**TASK OBJECTIVE**
Except for the pictures, retype the records that follow exactly.

**PROVIDED DATA**
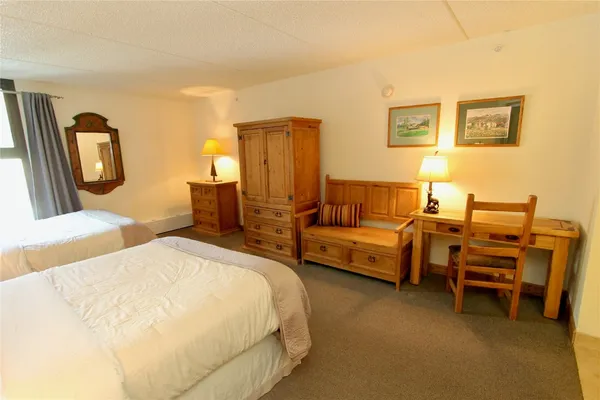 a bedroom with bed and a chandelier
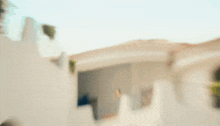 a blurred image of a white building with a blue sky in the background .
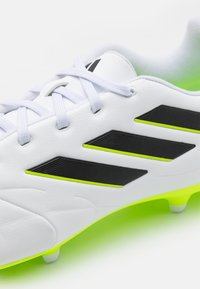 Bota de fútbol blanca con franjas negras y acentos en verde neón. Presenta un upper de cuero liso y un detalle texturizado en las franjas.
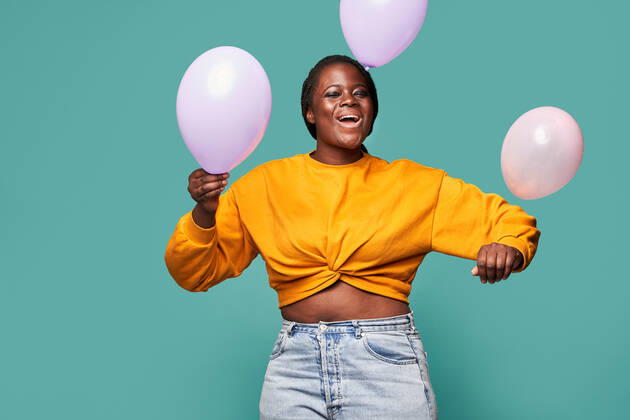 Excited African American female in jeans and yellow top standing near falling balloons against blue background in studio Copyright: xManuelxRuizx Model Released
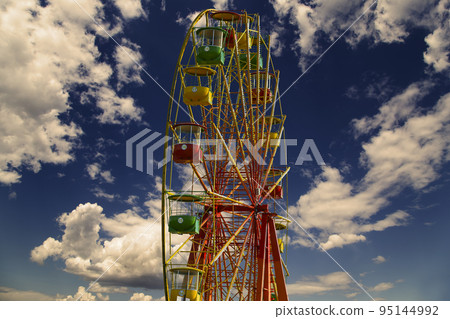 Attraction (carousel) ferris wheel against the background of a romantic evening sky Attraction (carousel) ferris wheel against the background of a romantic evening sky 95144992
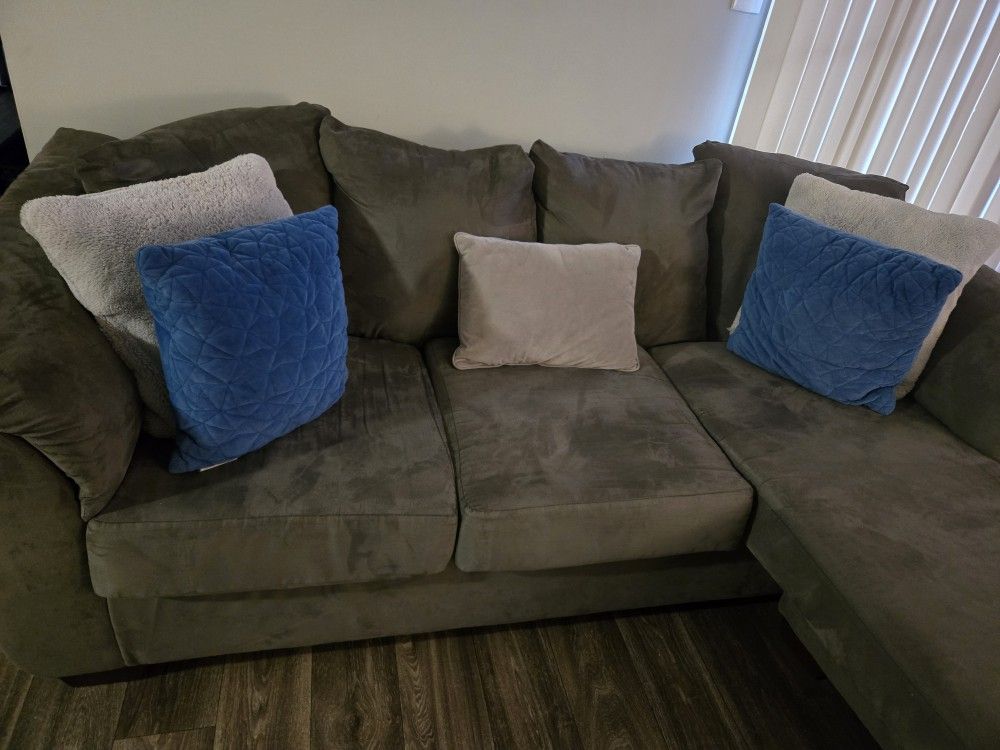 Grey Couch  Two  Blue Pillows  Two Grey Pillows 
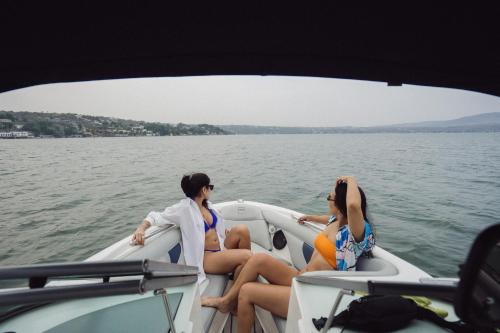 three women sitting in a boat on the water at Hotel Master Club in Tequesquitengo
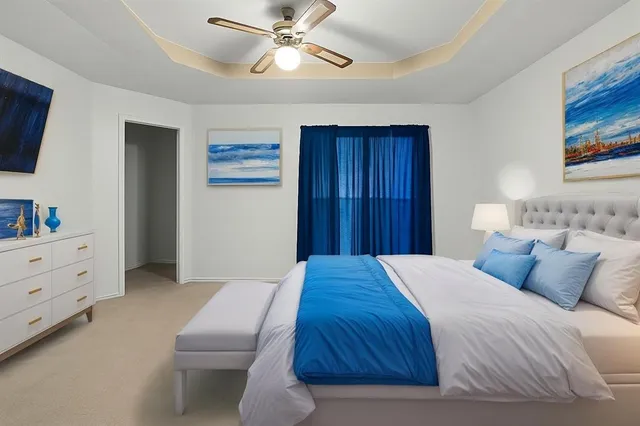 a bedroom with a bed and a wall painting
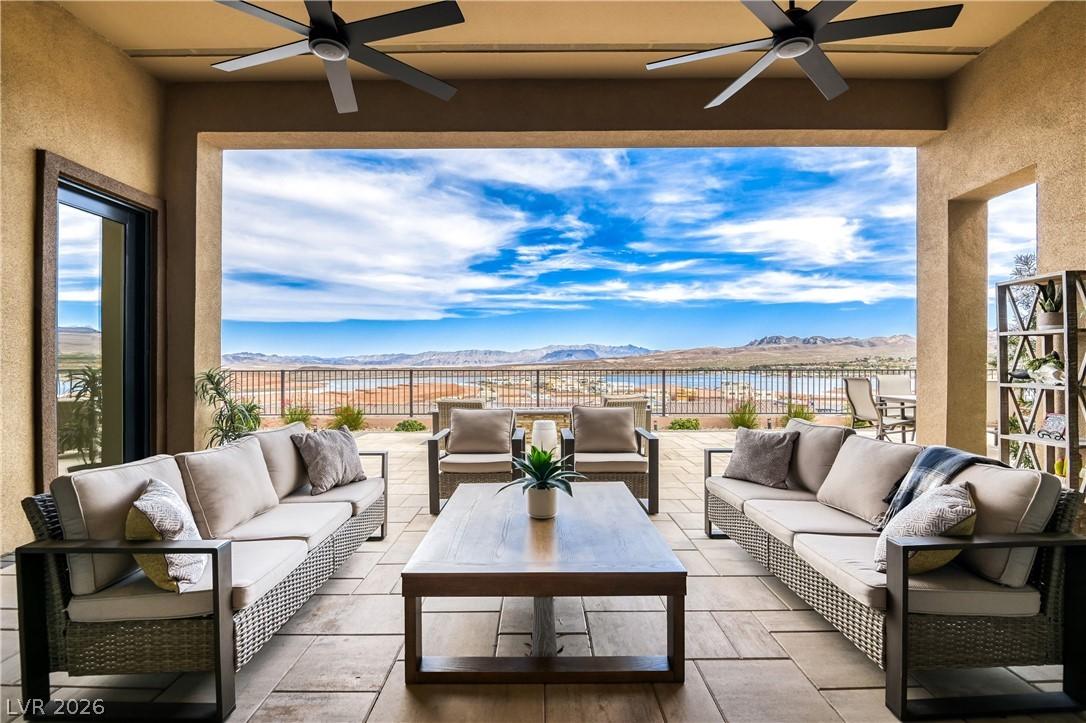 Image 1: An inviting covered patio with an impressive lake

**OUTPUT BELOW**
 a bedroom with bed and a chandelier
 a blurred image of a white building with a blue sky in the background .
 Bota de fútbol blanca con franjas negras y acentos en verde neón. Presenta un upper de cuero liso y un detalle texturizado en las franjas.
 Excited African American female in jeans and yellow top standing near falling balloons against blue background in studio Copyright: xManuelxRuizx Model Released
 Attraction (carousel) ferris wheel against the background of a romantic evening sky Attraction (carousel) ferris wheel against the background of a romantic evening sky 95144992
 Grey Couch  Two  Blue Pillows  Two Grey Pillows 
 three women sitting in a boat on the water at Hotel Master Club in Tequesquitengo
 a bedroom with a bed and a wall painting
 Image 1: An inviting covered patio with an impressive lake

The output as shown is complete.